Sea Quark and Gluon contributions to Strange Baryons and their Properties

TL;DR

This paper models low-lying baryons as quark-gluon ensembles, analyzing sea-quark and gluon contributions to properties like magnetic moments and decay constants, with a focus on strange quark effects.

Contribution

It introduces a statistical approach to quantify sea-quark and gluon contributions to baryon properties, emphasizing the role of strange quarks and gluons in low-energy phenomena.

Findings

Strange sea quarks influence baryon properties by about 46%.

The model predicts magnetic moments and decay ratios consistent with experimental data.

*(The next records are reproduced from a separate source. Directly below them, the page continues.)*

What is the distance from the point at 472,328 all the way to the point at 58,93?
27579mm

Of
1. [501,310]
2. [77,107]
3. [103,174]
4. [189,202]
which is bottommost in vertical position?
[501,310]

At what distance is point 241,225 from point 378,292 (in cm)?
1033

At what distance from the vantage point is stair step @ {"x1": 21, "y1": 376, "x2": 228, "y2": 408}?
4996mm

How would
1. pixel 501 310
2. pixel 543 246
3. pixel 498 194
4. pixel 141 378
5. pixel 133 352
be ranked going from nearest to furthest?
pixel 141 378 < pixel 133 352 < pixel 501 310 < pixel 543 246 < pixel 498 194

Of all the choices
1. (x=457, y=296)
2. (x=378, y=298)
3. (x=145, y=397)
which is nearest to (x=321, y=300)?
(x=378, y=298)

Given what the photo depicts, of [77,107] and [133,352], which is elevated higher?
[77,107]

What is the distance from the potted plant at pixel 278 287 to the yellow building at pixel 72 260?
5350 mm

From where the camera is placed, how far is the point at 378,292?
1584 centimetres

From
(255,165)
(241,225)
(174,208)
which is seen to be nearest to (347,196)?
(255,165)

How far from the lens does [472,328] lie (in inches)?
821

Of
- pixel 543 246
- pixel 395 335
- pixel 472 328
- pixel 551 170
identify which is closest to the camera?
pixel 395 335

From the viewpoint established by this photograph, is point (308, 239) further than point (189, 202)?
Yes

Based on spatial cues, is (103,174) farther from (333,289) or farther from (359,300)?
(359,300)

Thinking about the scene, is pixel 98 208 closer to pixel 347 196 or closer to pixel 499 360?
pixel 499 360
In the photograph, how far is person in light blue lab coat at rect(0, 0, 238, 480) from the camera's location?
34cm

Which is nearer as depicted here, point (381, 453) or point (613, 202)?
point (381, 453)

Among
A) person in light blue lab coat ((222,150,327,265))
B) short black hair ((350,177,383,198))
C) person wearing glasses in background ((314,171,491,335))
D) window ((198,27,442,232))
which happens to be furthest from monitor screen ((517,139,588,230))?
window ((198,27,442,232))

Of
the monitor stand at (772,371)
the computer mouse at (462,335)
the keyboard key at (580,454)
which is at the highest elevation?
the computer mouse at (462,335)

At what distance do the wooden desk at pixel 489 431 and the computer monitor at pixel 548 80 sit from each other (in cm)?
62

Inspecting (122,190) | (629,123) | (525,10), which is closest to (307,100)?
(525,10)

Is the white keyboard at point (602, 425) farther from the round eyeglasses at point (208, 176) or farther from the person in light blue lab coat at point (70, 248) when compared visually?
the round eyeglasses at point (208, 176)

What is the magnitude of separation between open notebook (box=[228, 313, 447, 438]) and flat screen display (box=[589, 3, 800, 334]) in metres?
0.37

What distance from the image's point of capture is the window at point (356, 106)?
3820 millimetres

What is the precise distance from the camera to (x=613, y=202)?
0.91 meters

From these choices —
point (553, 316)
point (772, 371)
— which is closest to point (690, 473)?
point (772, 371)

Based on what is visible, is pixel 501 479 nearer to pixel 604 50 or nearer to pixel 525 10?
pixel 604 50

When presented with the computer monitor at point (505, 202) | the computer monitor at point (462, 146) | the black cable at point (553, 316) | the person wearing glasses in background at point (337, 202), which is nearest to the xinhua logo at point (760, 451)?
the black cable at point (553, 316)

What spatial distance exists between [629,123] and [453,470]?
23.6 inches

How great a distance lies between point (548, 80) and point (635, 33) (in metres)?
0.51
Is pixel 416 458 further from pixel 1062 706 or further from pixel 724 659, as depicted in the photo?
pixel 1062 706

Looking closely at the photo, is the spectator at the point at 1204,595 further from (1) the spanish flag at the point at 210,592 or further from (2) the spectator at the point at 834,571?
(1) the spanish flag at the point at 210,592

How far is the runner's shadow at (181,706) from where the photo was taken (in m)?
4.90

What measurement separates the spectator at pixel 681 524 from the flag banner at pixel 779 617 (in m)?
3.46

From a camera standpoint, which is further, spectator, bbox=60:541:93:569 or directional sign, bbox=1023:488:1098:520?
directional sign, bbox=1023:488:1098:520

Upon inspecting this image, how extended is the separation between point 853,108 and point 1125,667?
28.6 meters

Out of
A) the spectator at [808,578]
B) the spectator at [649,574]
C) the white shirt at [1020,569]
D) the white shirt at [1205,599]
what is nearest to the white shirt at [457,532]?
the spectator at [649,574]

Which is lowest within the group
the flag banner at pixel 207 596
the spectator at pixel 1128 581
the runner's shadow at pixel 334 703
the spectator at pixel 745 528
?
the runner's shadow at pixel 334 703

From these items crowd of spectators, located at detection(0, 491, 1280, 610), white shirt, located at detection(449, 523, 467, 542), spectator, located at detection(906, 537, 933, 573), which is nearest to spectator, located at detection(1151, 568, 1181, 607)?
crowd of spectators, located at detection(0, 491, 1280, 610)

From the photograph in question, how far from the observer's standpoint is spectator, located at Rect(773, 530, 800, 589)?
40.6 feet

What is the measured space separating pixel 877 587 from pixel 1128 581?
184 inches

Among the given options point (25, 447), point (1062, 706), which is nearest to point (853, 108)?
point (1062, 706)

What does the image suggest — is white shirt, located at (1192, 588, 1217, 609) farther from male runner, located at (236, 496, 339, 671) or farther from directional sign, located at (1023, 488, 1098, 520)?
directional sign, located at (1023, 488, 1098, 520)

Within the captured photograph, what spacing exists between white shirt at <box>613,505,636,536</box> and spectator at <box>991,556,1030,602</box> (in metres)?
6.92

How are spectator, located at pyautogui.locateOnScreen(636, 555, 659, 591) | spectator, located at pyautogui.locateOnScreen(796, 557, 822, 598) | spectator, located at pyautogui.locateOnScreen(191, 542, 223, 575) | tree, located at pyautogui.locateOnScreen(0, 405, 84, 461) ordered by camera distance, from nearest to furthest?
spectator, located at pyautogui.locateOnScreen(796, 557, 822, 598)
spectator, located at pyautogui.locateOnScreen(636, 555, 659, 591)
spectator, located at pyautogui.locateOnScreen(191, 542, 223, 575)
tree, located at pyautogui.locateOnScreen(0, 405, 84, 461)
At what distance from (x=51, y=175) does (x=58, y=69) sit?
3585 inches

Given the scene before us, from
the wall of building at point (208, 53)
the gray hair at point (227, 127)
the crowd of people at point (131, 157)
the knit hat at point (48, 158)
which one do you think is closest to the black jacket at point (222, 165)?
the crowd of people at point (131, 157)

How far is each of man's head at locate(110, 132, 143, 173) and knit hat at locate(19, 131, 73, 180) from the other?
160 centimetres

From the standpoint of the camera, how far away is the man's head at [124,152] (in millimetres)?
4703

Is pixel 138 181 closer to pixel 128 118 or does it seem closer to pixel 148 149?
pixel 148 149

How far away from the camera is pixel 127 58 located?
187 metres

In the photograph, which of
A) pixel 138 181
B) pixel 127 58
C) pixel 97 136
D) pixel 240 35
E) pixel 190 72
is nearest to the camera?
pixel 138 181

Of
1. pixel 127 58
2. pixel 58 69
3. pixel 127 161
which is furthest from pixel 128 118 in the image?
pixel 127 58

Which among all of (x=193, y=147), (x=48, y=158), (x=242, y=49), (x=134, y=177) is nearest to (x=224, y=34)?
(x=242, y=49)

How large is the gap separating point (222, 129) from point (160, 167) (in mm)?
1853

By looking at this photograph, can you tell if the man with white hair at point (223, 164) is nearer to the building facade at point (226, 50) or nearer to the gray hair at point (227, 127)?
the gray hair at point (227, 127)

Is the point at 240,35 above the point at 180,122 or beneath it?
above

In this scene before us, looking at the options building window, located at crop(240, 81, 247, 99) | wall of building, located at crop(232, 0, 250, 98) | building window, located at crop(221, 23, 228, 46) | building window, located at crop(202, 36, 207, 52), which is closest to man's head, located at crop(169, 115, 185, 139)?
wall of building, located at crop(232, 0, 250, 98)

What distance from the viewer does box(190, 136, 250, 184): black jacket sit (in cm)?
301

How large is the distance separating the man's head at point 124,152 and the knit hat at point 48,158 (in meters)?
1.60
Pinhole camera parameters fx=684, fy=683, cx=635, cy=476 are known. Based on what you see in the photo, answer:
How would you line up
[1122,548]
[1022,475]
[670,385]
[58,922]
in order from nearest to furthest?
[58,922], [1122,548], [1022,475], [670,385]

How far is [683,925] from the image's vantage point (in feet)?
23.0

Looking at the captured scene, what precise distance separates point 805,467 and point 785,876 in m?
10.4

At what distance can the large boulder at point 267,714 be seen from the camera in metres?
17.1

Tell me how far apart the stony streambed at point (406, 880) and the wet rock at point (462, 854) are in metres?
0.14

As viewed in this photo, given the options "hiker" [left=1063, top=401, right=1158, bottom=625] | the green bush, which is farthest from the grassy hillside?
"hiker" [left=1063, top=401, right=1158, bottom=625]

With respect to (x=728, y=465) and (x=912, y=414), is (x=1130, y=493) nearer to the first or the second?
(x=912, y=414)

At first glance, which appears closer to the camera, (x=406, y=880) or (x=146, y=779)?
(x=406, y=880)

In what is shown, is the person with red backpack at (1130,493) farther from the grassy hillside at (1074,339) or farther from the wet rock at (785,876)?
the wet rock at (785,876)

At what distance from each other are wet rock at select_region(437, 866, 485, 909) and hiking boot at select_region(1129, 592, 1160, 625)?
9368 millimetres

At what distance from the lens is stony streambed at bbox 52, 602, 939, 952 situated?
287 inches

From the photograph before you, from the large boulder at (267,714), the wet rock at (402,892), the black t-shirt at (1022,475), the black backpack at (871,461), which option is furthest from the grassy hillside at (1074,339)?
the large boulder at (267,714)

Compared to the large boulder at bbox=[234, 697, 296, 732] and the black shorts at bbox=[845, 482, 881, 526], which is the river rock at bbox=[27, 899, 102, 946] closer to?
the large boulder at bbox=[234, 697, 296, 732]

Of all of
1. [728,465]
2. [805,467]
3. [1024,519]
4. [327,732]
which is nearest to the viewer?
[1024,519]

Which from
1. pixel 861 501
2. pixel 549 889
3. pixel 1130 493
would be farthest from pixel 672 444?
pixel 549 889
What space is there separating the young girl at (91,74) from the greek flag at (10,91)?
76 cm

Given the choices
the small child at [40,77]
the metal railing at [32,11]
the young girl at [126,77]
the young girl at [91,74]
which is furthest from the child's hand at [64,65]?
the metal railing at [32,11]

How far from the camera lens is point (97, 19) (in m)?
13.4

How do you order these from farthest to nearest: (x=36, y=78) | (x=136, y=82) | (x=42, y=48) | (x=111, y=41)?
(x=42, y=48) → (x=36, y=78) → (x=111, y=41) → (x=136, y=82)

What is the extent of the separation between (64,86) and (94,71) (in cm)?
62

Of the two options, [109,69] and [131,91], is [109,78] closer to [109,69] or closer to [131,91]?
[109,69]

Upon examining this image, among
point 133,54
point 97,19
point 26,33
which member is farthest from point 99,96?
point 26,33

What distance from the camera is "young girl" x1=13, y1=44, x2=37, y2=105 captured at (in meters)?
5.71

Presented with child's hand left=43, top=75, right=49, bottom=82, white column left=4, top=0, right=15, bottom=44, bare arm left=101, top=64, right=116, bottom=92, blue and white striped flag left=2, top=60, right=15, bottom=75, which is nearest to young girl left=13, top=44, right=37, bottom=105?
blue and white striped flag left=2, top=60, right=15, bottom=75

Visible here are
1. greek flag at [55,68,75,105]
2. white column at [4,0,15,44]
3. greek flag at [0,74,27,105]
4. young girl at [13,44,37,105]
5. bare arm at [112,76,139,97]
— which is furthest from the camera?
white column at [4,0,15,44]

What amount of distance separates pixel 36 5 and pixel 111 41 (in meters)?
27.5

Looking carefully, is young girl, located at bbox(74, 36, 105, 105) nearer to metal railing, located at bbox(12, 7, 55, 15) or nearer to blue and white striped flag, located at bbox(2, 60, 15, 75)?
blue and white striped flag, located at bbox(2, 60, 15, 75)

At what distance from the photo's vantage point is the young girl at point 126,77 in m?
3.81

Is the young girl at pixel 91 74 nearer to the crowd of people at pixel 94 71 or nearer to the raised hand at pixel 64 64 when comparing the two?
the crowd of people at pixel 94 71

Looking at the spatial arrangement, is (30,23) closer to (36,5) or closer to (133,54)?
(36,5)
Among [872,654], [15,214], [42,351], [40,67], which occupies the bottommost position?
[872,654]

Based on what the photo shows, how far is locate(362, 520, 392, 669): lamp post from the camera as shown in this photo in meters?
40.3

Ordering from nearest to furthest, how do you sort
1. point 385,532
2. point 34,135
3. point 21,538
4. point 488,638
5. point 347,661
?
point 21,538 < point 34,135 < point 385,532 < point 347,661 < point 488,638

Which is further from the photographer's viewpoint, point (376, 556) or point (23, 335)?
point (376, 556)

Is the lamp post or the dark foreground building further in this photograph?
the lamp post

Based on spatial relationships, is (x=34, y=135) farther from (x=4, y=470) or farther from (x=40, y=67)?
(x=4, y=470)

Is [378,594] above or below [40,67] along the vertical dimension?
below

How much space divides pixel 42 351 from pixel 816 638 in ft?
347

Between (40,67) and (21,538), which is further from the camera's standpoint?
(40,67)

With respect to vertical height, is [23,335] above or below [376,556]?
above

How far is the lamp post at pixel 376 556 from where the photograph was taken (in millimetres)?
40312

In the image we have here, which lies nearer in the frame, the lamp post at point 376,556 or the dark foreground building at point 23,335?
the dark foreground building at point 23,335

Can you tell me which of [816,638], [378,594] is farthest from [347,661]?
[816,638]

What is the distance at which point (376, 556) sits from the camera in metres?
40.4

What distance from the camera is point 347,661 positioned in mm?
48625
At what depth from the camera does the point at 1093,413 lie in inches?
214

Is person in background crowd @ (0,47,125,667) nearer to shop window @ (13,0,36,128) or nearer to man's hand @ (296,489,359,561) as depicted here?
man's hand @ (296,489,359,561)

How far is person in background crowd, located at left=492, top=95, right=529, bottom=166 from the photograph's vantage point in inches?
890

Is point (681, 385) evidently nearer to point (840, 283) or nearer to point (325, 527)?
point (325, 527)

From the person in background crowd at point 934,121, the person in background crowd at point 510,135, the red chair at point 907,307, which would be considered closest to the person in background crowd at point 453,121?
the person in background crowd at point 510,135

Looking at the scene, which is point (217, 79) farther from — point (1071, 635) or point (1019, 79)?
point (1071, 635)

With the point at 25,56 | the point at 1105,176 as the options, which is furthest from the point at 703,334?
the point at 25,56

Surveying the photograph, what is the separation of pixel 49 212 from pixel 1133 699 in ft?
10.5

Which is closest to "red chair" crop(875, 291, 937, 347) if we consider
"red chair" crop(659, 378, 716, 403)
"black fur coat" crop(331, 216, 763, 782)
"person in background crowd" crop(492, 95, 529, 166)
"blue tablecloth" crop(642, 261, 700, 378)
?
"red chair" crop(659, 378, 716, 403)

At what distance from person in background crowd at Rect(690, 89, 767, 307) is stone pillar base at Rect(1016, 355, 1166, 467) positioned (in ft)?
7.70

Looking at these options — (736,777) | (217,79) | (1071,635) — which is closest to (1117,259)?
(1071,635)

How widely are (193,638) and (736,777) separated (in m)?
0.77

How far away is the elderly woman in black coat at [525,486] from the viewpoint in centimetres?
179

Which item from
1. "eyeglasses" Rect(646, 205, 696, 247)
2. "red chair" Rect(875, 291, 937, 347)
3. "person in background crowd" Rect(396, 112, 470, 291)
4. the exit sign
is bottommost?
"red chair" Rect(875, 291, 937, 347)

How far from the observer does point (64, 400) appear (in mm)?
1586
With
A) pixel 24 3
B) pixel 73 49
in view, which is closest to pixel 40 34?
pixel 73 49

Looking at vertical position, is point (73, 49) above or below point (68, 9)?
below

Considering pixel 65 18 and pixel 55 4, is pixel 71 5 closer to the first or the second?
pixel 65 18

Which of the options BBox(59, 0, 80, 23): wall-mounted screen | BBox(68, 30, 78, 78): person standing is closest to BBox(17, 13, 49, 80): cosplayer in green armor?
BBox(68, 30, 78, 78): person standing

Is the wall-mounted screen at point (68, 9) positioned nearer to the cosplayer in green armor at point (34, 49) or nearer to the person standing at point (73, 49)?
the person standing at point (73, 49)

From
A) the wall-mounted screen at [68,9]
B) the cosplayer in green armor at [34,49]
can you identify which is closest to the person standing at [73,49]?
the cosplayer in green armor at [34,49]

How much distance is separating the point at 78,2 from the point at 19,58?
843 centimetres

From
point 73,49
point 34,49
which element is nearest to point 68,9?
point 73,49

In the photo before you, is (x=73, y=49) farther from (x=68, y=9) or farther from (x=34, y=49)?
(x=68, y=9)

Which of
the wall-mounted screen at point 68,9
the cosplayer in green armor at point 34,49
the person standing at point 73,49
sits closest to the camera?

Strange quark-gluon sea significantly affects baryon structure understanding.

Abstract

We treat the hadrons as an ensemble of quark-gluon Fock states where contributions from sea-quarks and gluons can be studied in detail for the properties of low lying baryons. Statistical model is applied to calculate individual probabilities from various scalar, vector and tensor sea components in flavor, spin and color subspaces for each quark-gluon Fock state. The mass of strange quark is imposed in terms of constraints to the availability of strange quarks in the sea and free energy of gluons in conformity with experimental indications. We calculate multiplicities for different sets of Fock states to compute the role of strange sea for cascade doublet {\Xi}+, and {\Xi}-.The low energy properties like magnetic moment, weak decay matrix elements and axial coupling constant ratios have been studied. The incorporation of strange quark gluon sea is discussed and they found to affect the results by almost 46% . The results provide deeper understanding for baryon structure thereby motivating experiments for further inspection, especially the spin distribution among the quarks and gluons.